В пять вечера Рут ехала на нашем побитом «мини-майноре» с работы и по пути подбирала меня. Бросала на меня тревожный взгляд, когда я садился в машину, все понимала и стискивала губы, чтобы не произнести чего-нибудь такого, что может послужить предлогом для очередной ссоры. Тогда у нас еще не было детей. Ярив еще не появился на свет. Она проходила всякие мерзкие и дорогие процедуры, и я не желал ничего знать об этом. Платить — пожалуйста. Сколько потребуется. Каждое утро в шесть тридцать ровно делать то, от чего бывают дети, — на это я тоже был согласен. Но выслушивать отвратные подробности об инъекциях и их действии и прочих гадостях — нет, госпожа моя, увольте. Она не могла предъявлять мне претензий: была заранее, еще до того, как мы поженились, предупреждена, что я не умею прийти на помощь, когда во мне действительно нуждаются. Не всякий способен на это. Тем не менее, считал я, мы заключили честную сделку, потому что и я не ожидал помощи ни от кого. От нее тоже. Разумеется, эти разговоры злили ее, иногда, возвращаясь из клиники очередного своего гинекологического божка, она накидывалась на меня с такой злобой, о существовании которой, по-видимому, и сама не подозревала.
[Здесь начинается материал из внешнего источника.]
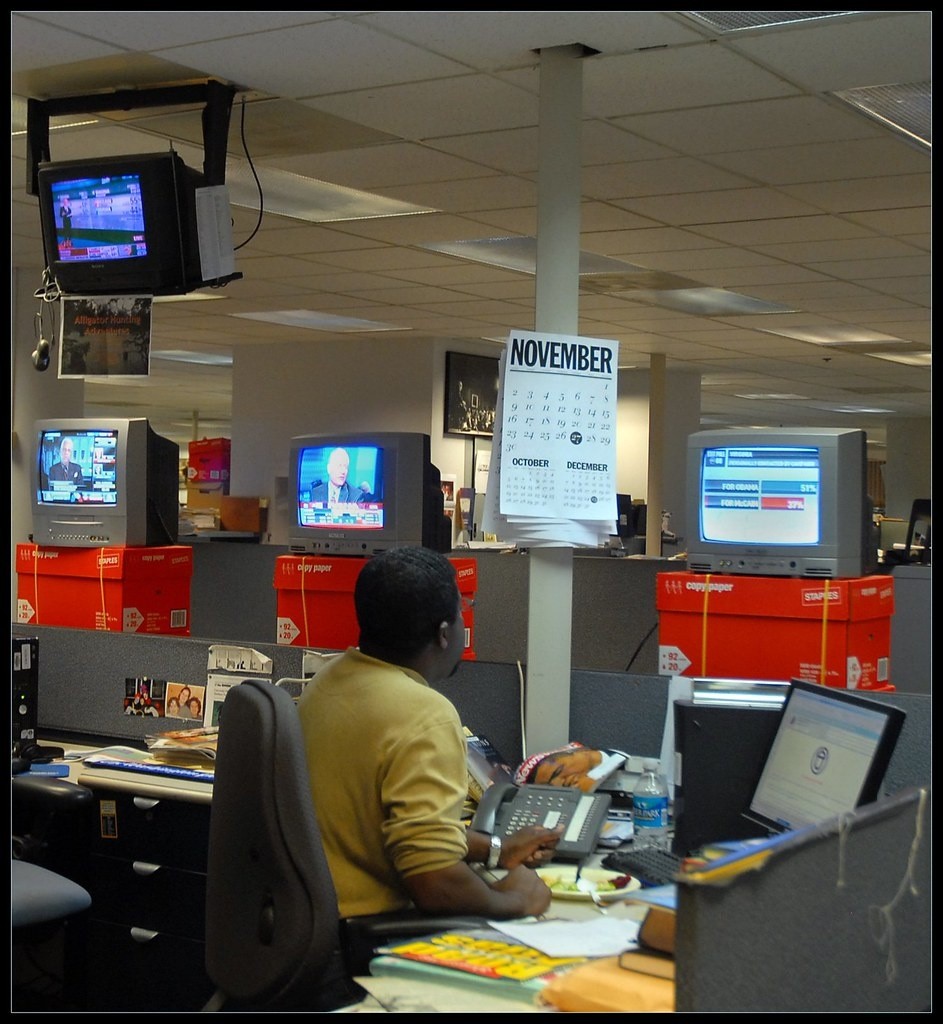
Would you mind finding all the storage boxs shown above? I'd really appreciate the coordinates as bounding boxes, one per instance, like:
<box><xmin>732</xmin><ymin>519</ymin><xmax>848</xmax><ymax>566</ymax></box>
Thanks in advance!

Никогда прежде я не видел ее в таком бешенстве: все тормоза летели, всякая осторожность и сдержанность забывались. Ее лицо, широкое и грузное, не слишком заботливо отшлифованное природой, постоянно пребывающее на зыбкой грани между обаянием и крестьянским здоровьем, уродливо перекашивалось и становилось по-настоящему скотским от душившей ее ненависти. Я, как всегда, оставался холоден и уравновешен, только заботился о том, чтобы она не причинила себе вреда этим взрывом истерики. Иногда, правда, у меня просто не оставалось выбора, и приходилось дать ей пощечину — быструю и точную, — тогда она успокаивалась, сжималась в комочек и засыпала с постепенно затихающим воем и плачем. Я презирал ее за всю грязь, которая вырывалась из нее, когда она орала на меня. Но вместе с тем ощущал, что этот мгновенный острый приступ буйства очищает ее. Ей ничего не стоило встряхнуться и любить меня после этого. В женщинах есть нечто такое, чего я никогда не пойму. «Ты сам не веришь тому, что говоришь, — утешалась она. — Мстишь мне за какой-то конфликт с самим собой, и это непорядочно, Момик».